- Tarefa A
No texto sobre a fase edípica, em torno de que idade ocorre a fase edípica clássica?
- Tarefa B
Prossiga com o texto sobre a fase edípica a partir do ponto em que ele para.

Depois disso, dos 3 anos e meio aos 4 e meio, vem o que se chama de período pré-edípico, seguido pela fase edípica clássica ao redor dos 5 anos. Estas fases são bem mais complexas do que as anteriores e é aqui que haverá a separação dos gêneros masculino e feminino e a formação da identificação com um deles e o contato com os impulsos hetero e homossexuais. Resumidamente, por não ser de tanto interesse aqui, podemos dizer que os meninos rapidamente descobrem que possuem um “pipi”. O papai também tem, mas a mamãe não tem... Como pode ser isso? O “pipi” do papai lhe dá super-poderes extraordinários! Ele pode falar com aquela vozona grossa, ele é alto e forte. Até mesmo a mamãe, que também tem lá seus super-poderes, recua frente o poder do “pipi” do pai. Se o menino também tem um “pipi”(se bem que nada comparável com aquele lá do papai), ele também deve possuir esses super-poderes. Porque não usá-los para conseguir tudo o que quer? Mas como? Ora, exatamente como faz o papai: contra a mamãe. E assim o menino faz.
Totalmente seduzida e “domada” pelos poderes mágicos do “pipi”, a mamãe se torna dócil, meiga e gentil. A mamãe faz aquelas comidas gostosas, faz carinho e brinca bastante. Pena que de noite o papai volta lá do trabalho e tudo acaba, porque tem aquela coisa que se chama “hora de dormir”. O papai usa o poder do “pipi” dele p’ra expulsar o menino da presença da “fada madrinha” e o tranca lá naquele lugar escuro e chato chamado "quarto". O papai é assim como um “dragão malvado” que cospe fogo pela boca, um “gigante horroroso” e forte que leva a “fada madrinha” p’ra lá... O menino odeia o pai e ama a mãe.
Para a manina as coisas são diferentes: o papai possui um “pipi”, mas ela não... Ela é assim frágil e delicada como a mamãe. Por que? Ora, deve ser porque a mamãe fez alguma coisa errada com ela ou porque a mamãe cheia de inveja cortou o “pipi” dela fora. Que “bruxa malvada”! Ela tem que ficar ali o dia todo à mercê daquela “madrasta má” que faz torturas horríveis: penteia o cabelo da gente, coloca aqueles sapatos apertados e aquelas roupas com babados. A maldita “bruxa” também não deixa a gente fazer o que é legal e dá bronca o tempo todo! Mas de noite (ah de noite!) o papai volta lá do trabalho em seu cavalo branco e com sua grande espada acaba com o suplício da menina. O papai a coloca no colo e dá muitos beijos. O papai até lhe chama de “minha princesinha”. A menina odeia a mãe e ama o pai.

- Dados exibidos
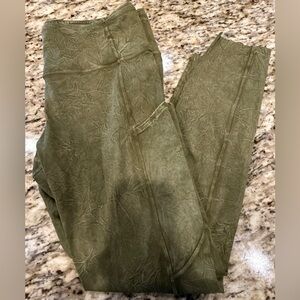 Lululemon leggings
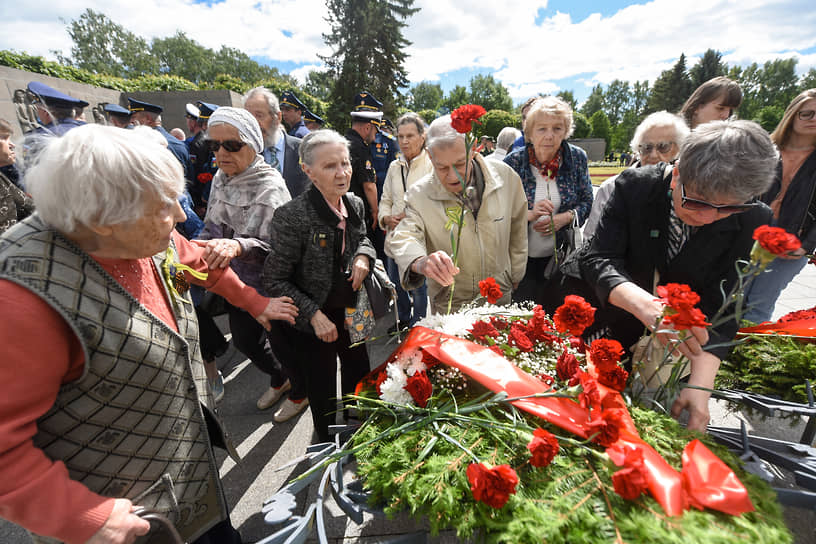 Ветераны возлагают цветы к монументу на Пискаревском мемориальном кладбище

- Resultado da tarefa A
Ao redor dos 5 anos.

- Resultado da tarefa B
Mas num dia nefasto, tanto o menino quanto a menina se dão conta de um fato que até então havia lhes passado despercebido: o papai e a mamãe são casados! Isso significa que quando a criança está exilada lá no quarto, muitas coisas acontecem... Como coisas podem acontecer sem que ela, o centro do mundo, esteja presente??? Que horror! Ela não é o centro do mundo! O “gigante mau” é casado com a “fada madrinha”?!!! Ou por outra: a “bruxa má” é casada com o “príncipe encantado”?!!! Isso não pode ficar assim: a criança dará um jeito de destruir isso tudo! Ela usará tudo o que aprendeu lá na fase sádica anal, ela usará os recursos depressivos lá da fase anal masoquista e, se necessário for, até abrirá o berreiro no meio da noite, lembrando-se da fase oral. Vale tudo nessa guerra! Eis o Complexo de Édipo.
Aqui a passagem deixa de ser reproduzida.